Yesterday was beautiful in London. We wandered along the banks of the Thames and crossed Waterloo Bridge over to Covent Garden. Everywhere, people were sitting out on the grass…standing outside pubs…walking hand in hand. Everyone had the same idea – to take advantage of the nice weather before it goes away.
Last year, London had a beautiful summer too. But we were gone that week and missed it.
Alas, many of the best things in life are fleeting. And thankfully, so are the worst things.
What put us in such a reflective mood were yesterday’s news reports. The Dow rose again – up 19 points this time. Gold edged closer to the $1,000 mark – at $984. Oil traded at $68. And the dollar fell to only $1.43 against the euro.
These trends – not to mention the broad rise in commodities and stocks worldwide – lead many investors to think that the fair weather is back, permanently. Asset prices are rising. Investors are less afraid of risk. Hallelujah – a dove with a sprig of green in its beak!

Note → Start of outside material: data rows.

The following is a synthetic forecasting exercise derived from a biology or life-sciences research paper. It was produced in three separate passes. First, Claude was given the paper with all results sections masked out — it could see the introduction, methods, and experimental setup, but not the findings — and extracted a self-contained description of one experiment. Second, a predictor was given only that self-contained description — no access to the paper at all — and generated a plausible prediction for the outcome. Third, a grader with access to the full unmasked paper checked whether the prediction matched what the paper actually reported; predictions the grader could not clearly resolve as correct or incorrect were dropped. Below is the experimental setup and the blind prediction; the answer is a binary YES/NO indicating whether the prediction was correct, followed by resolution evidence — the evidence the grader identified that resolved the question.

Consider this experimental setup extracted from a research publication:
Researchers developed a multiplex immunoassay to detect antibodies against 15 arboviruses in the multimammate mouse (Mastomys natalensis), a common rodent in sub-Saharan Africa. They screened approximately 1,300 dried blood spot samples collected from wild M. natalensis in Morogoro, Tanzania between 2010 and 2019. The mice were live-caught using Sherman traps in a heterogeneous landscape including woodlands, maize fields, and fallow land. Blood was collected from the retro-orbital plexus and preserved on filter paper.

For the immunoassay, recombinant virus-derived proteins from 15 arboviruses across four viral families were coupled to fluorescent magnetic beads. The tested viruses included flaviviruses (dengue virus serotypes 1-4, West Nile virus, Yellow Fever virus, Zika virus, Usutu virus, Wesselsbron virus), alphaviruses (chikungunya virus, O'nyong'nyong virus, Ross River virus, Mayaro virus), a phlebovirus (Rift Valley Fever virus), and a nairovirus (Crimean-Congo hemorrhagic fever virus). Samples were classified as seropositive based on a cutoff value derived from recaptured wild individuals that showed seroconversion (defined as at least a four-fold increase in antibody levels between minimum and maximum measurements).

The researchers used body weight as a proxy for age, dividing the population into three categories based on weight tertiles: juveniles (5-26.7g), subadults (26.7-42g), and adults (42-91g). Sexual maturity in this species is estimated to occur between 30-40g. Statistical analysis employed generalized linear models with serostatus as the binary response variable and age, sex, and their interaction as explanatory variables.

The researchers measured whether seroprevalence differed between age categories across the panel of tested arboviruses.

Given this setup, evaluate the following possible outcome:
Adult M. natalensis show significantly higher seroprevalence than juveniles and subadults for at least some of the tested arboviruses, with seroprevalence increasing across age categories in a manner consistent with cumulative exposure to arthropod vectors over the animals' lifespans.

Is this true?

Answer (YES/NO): YES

Of course, it may be true. But our advice, dear reader, is to take an umbrella with you anyway. As far as we can tell, nothing has happened to disturb the major weather pattern that began developing two years ago. Anyone could see it coming years in advance. “You gotta expect trouble when the average house is more expensive than the average person can afford,” we kept saying.
But it was only when high winds hit the housing market that the newspapers took notice. Then, for 40 days and 40 nights the rain came down.
First, the house flippers were caught off guard. They were in the middle of flipping condos when all of a sudden the wind shifted and sent their contracts aloft. Mortgage rates were rising and buyers disappeared. The flippers lost their deposits and walked away from empty buildings.
Then, resets and higher rates blew the roof off the subprime market.
Then, the whole housing sector was getting knocked down – builders, suppliers, and financers.
Next came the credit crunch…when major lenders and investment banks realized that they were in heavy seas. Their ships were swamped with mortgage-backed debt and derivatives…and their captains were morons. Lehman went down. Wall Street abandoned ship. And the feds sent out rescue planes.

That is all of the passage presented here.